The Budget 2013 held no particular surprises for the pensions sector, but there were several announcements and confirmations worthy of note:
- Single Tier State Pension
The Government confirmed that a £144 flat-rate state pension will be introduced in 2016. Alongside this, contracting out of the state second pension will be scrapped. In an effort to provide enhanced clarity and benefit, everyone will pay National Insurance Contributions at the same rate and establish access to the same single-tier pension.
- Inflation Target
The inflation target will remain set at 2%. The Monetary Policy Committee will be required to clarify the trade-offs involved in setting monetary policy to meet a forward looking inflation target.
- The Pensions Regulator – New Objective
A statutory objective will be given to The Pensions Regulator.
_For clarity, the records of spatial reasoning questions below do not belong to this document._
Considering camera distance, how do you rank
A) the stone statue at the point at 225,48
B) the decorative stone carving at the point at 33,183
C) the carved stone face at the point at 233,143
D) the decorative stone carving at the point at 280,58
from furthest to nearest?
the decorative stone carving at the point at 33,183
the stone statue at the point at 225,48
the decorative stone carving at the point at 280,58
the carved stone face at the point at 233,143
Full details will be set out in upcoming legislation, but the objective will be designed to 'support scheme funding arrangements that are compatible with sustainable growth for the sponsoring employer'. The Pensions Regulator will update its Code of Practice to incorporate its new objective.
The debated prospect of allowing smoothing of assets and liabilities in scheme funding valuations has been shelved.
- Infrastructure Investment
From 2015-16, capital investment in infrastructure will increase by £3 billion a year.
As anticipated, the pensions tax allowances will be reduced, with the annual allowance falling to £40,000 (from £50,000) and the lifetime allowance falling to £1.25 million (from £1.5 million). These new allowances will take effect from the 2014/2015 tax year.
- Equitable Life Compensation Scheme
The Government will be extending the Equitable Life Compensation Scheme, awarding £5,000 to those holding with-profits policies before 1992. An additional £5,000 will be given to the individuals receiving pension credit.